Researchers at the Massachusetts Institute of Technology (MIT) have developed microparticles that could be used to create self-boosting vaccines that deliver their contents at carefully set time points. In a new study published in the journal Science Advances, the scientists describe how they tune the particles to release the goods at the right time and offer insights on how they can keep the particles stable until then.
How Self-Boosting Vaccines Could Work

The team developed tiny particles that look like coffee cups – except instead of your favorite brew, they’re filled with vaccine.

“You can put the lid on, and then inject it into the body, and once the lid breaks, whatever is in there is released,” says study author Ana Jaklenec, PhD, a research scientist at MIT’s Koch Institute for Integrative Cancer Research.

To make the tiny cups, the researchers use various polymers (synthetic plastic-like materials) already used in medical applications, such as dissolvable stitches. Then they fill the cups with vaccine material that is dried and combined with sugars and other stabilizers.

The particles can be made in various shapes and fine-tuned using polymers with different properties. Some polymers last longer in the body than others, so their choice helps determine how long everything will stay stable under the skin after you get the shot and when the particles will release their cargo. It could be days or months after the injection.

One challenge is that as the particles open, the environment around them becomes more acidic. The team is working on ways to curb that acidity to make the vaccine material more stable.

“We have ongoing research that has produced some really, really exciting results about their stability and showing that you’re able to maintain really sensitive vaccines, stable for a good period of time,” says study author Morteza Sarmadi, PhD, a research specialist at the Koch Institute.

The Potential Public Health Impact

This research, funded by the Bill & Melinda Gates Foundation, started with the developing world in mind.

“The intent was actually helping people in the developing world, because a lot of times, people don’t come back for a second injection,” says study author Robert Langer, ScD, the David H. Koch Institute professor at MIT.

But a one-shot plan could benefit the developed world, too. One reason is that self-boosting vaccines could help those who get one achieve higher antibody responses than they would with just one dose. That could mean more protection for the person and the population because as people develop stronger immunity, germs may have less of a chance to evolve and spread.

Take the COVID-19 pandemic, for example. Only 67% of Americans are fully vaccinated, and most people eligible for first and second boosters haven’t gotten them. New variants, such as the recent Omicron ones, continue to emerge and infect.

“I think those variants would have had a lot less chance to come about if everybody that had gotten vaccinated the first time got repeat injections, which they didn’t,” says Langer.

Self-boosting vaccines could also benefit infants, children who fear shots, and older adults who have a hard time getting health care.

Also, because the vaccine material is encapsulated and its release can be staggered, this technology might help people receive multiple vaccines at the same time that must now be given separately.

What Comes Next

The team is testing self-boosting polio and hepatitis vaccines in non-human primates. A small trial in healthy humans might follow within the next few years.

“We think that there’s really high potential for this technology, and we hope it can be developed and get to the human phase very soon,” says Jaklenec.

In smaller animal models, they are exploring the potential of self-boosting mRNA vaccines. They’re also working with scientists who are studying HIV vaccines.

“There has been some recent progress where very complex regimens seem to be working, but they’re not practical,” says Jaklenec. “And so, this is where this particular technology could be useful, because you have to prime and boost with different things, and this allows you to do that.”

This system could also extend beyond vaccines and be used to deliver cancer therapies, hormones, and biologics in a shot.

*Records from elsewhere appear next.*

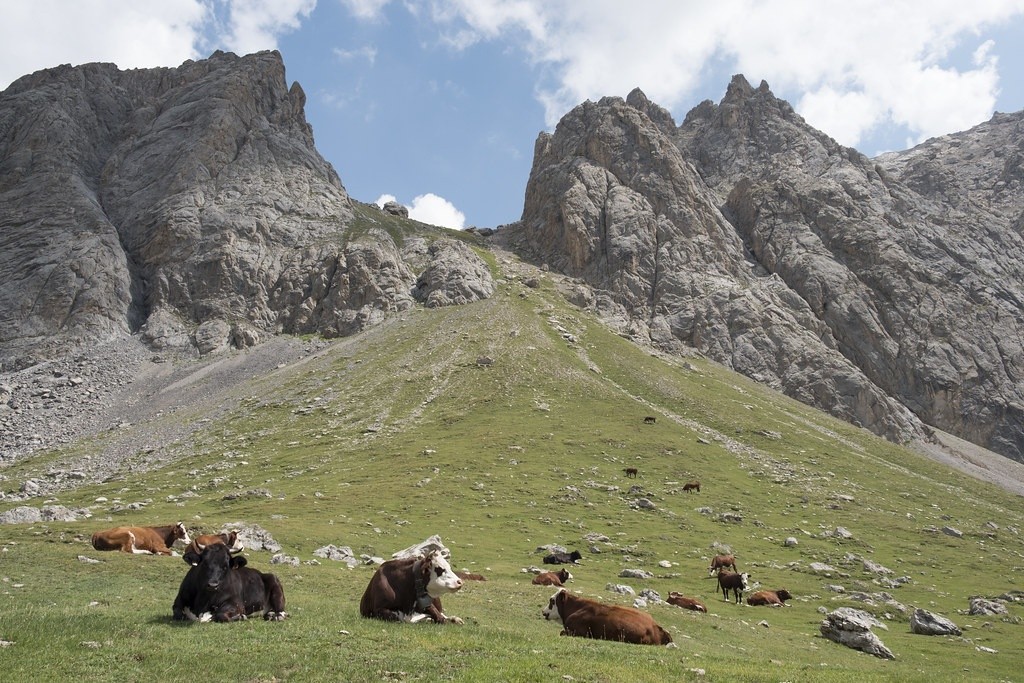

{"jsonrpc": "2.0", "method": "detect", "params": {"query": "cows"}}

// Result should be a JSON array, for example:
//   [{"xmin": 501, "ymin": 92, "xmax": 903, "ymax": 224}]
[
  {"xmin": 543, "ymin": 549, "xmax": 585, "ymax": 565},
  {"xmin": 644, "ymin": 416, "xmax": 656, "ymax": 424},
  {"xmin": 622, "ymin": 468, "xmax": 638, "ymax": 479},
  {"xmin": 360, "ymin": 549, "xmax": 466, "ymax": 625},
  {"xmin": 185, "ymin": 530, "xmax": 242, "ymax": 563},
  {"xmin": 666, "ymin": 590, "xmax": 707, "ymax": 613},
  {"xmin": 542, "ymin": 589, "xmax": 673, "ymax": 645},
  {"xmin": 707, "ymin": 555, "xmax": 737, "ymax": 576},
  {"xmin": 682, "ymin": 481, "xmax": 700, "ymax": 493},
  {"xmin": 92, "ymin": 522, "xmax": 192, "ymax": 558},
  {"xmin": 747, "ymin": 589, "xmax": 793, "ymax": 607},
  {"xmin": 718, "ymin": 571, "xmax": 751, "ymax": 604},
  {"xmin": 532, "ymin": 568, "xmax": 574, "ymax": 588},
  {"xmin": 172, "ymin": 538, "xmax": 290, "ymax": 623}
]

Through new work with researchers at Georgia Tech University, the team will study the potential of giving self-boosting vaccines through 3D-printed microneedles. These vaccines, which would stick on your skin like a bandage, could be self-administered and deployed globally in response to local outbreaks.



Even before the Supreme Court overturned the Roe v. Wade decision on June 24, the ability to use health insurance to pay for an abortion depended on many things, including the insured woman’s state, the type of insurance involved, and where the procedure took place.

Lack of coverage means that most Americans who get an abortion pay out of pocket for it, says Katie Keith, JD, a research faculty member at Georgetown University’s Center on Health Insurance Reforms.

“That’s not to say you shouldn’t try to use insurance if you have it,” she says. “The average cost for abortion is above $500, and if you add in travel and everything else, the cost can be a huge barrier.”

Here are answers to common questions about whether health insurance covers abortion:

How do you know whether your plan covers abortion?

As with any medical procedure or medication, you can find out whether your plan covers abortion by looking at your plan documents (available through your online portal) or by calling your insurer and asking directly. If you have health insurance through your job and you feel OK asking your HR department about coverage, they likely could also answer the question or direct you to someone who can.

Even if your insurer covers abortion services, you’ll need to find a provider who accepts your insurance and is in network for your plan. In 2020, about 80% of abortion providers accepted insurance, down from 89% in 2017, according to a Health Affairs study.

Your company will not know if you have an abortion from your medical bills or health records.

Even self-insured employers usually have a different entity handling the health benefits. “They get reports on the aggregate level about the types of procedures funded, but they wouldn’t identify the individual who used them,” says Joelle Abramowitz, PhD, a health policy economist at the University of Michigan’s Institute for Social Research. “That information is protected by HIPAA.”

HIPAA, or the Health Insurance Portability and Accountability Act, is a law that protects the privacy of your health records.

Does insurance treat mifepristone (RU-486), the so-called abortion pill, differently from abortion procedures?

A medication abortion from a provider would likely fall under the same rules as the medical procedure. But that’s not always the case if it’s done through telehealth.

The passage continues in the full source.